7

Some context can be found here, the idea is that I have created a graph from tuples collected from a request on a Hive table. Those correspond to trade relations between countries. Having built the graph this way, the vertices are not labelled. I want to study the distribution of degrees and get the most connected countries' names. I tried 2 options :

  • First : I tried to map the index of the vertices with the string names of the vertices with the function idMapbis inside the function which is collecting and printing the ten top connected degrees.
  • Second : I tried to add label to the vertices of the graph itself.

In both cases I get the following error : the task is not serializable

Global code :

import org.apache.spark.SparkContext
import org.apache.spark.graphx._
import org.apache.spark.rdd.RDD

val sqlContext= new org.apache.spark.sql.hive.HiveContext(sc)
val data = sqlContext.sql("select year, trade_flow, reporter_iso, partner_iso, sum(trade_value_us) from comtrade.annual_hs where length(commodity_code)='2' and not partner_iso='WLD' group by year, trade_flow, reporter_iso, partner_iso").collect()
val data_2010 = data.filter(line => line(0)==2010)
val couples = data_2010.map(line=>(line(2),line(3))) //pays->pays 

couples look like this: Array[(Any, Any)] = Array((MWI,MOZ), (WSM,AUS), (MDA,CRI), (KNA,HTI), (PER,ERI), (SWE,CUB),...

val idMap = sc.broadcast(couples 
.flatMap{case (x: String, y: String) => Seq(x, y)}
.distinct 
.zipWithIndex  
.map{case (k, v) => (k, v.toLong)}  
.toMap) 

val edges: RDD[(VertexId, VertexId)] = sc.parallelize(couples
.map{case (x: String, y: String) => (idMap.value(x), idMap.value(y))})

val graph = Graph.fromEdgeTuples(edges, 1)

built this way, vertices look like (68,1) for example

val degrees: VertexRDD[Int] = graph.degrees.cache()

//Most connected vertices 
def topNamesAndDegrees(degrees: VertexRDD[Int], graph: Graph[Int, Int]): Array[(Int, Int)] = {
val namesAndDegrees = degrees.innerJoin(graph.vertices) {
 (id, degree, k) => (id.toInt, degree)}
val ord = Ordering.by[(Int, Int), Int](_._2)
namesAndDegrees.map(_._2).top(10)(ord)}
topNamesAndDegrees(degrees, graph).foreach(println)

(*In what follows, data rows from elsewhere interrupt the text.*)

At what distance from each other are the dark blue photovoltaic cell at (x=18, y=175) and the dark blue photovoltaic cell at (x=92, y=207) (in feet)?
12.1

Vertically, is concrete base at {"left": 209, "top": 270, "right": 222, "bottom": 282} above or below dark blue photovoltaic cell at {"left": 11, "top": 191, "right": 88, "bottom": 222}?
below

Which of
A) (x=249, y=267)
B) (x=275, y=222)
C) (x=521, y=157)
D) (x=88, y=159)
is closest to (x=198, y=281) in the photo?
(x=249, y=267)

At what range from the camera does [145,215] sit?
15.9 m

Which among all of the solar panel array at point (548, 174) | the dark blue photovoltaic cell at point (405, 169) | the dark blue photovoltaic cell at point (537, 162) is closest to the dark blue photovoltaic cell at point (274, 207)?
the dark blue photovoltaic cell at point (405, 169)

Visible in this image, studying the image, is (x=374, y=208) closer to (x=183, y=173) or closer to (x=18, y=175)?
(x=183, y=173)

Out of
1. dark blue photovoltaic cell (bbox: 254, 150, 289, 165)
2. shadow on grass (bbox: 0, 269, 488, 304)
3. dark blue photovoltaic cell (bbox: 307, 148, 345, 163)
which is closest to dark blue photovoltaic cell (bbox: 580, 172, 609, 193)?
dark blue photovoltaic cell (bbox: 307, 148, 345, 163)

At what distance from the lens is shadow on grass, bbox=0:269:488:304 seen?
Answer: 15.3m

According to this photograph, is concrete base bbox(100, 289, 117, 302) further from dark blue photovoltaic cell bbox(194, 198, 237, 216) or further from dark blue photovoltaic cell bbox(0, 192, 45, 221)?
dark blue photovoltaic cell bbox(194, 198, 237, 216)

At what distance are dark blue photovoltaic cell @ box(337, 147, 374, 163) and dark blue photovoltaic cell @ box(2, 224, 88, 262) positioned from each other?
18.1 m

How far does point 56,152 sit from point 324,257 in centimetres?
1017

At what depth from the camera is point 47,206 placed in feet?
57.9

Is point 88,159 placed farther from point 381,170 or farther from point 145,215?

We get : (79,1016),(64,912),(55,889)...

First option to retrieve the names :

val idMapbis = sc.parallelize(couples
.flatMap{case (x: String, y: String) => Seq(x, y)} 
.distinct 
.zipWithIndex  
.map{case (k, v) => (v,k)}  
.toMap)

def topNamesAndDegrees(degrees: VertexRDD[Int], graph: Graph[Int, Int]):  Array[(String, Int)] = {
val namesAndDegrees = degrees.innerJoin(graph.vertices) {
 (id, degree, name) => (idMapbis.value(id.toInt), degree)}
val ord = Ordering.by[(String, Int), Int](_._2)
namesAndDegrees.map(_._2).top(10)(ord)}
topNamesAndDegrees(degrees, graph).foreach(println)

The task is not serializable but the function idMapbis is working since there is no error with idMapbis.value(graph.vertices.take(1)(0)._1.toInt)

Option 2:

graph.vertices.map{case (k, v) => (k,idMapbis.value(k.toInt))}

The task is not serializable again (for context here is how topNamesAndDegrees is modified to obtain the names of the most connected vertices in this option)

def topNamesAndDegrees(degrees: VertexRDD[Int], graph: Graph[Int, Int]): Array[(String, Int)] = {
val namesAndDegrees = degrees.innerJoin(graph.vertices) {
 (id, degree, name) => (name, degree)}
val ord = Ordering.by[(String, Int), Int](_._2)
namesAndDegrees.map(_._2).top(10)(ord)}
topNamesAndDegrees(degrees, graph).foreach(println)

I am interested in understanding how to improve one of this option, maybe both if someone see how.

Community
  • 1
  • 1
Stéphanie C
  • 809
  • 8
  • 31

1 Answers1

4

Problem with your attempts is that idMapbis is an RDD. Since we already know your data fits into memory you can simply use a broadcast variable as before:

val idMapRev = sc.broadcast(idMap.value.map{case (k, v) => (v, k)}.toMap)
graph.mapVertices{case (id, _) => idMapRev.value(id)}

Alternatively you could use the correct labels from the beginning:

val countries: RDD[(VertexId, String)] = sc
  .parallelize(idMap.value.map(_.swap).toSeq)

val relationships: RDD[Edge[Int]] = sc.parallelize(couples
 .map{case (x: String, y: String) => Edge(idMap.value(x), idMap.value(y), 1)}
)

val graph = Graph(countries, relationships)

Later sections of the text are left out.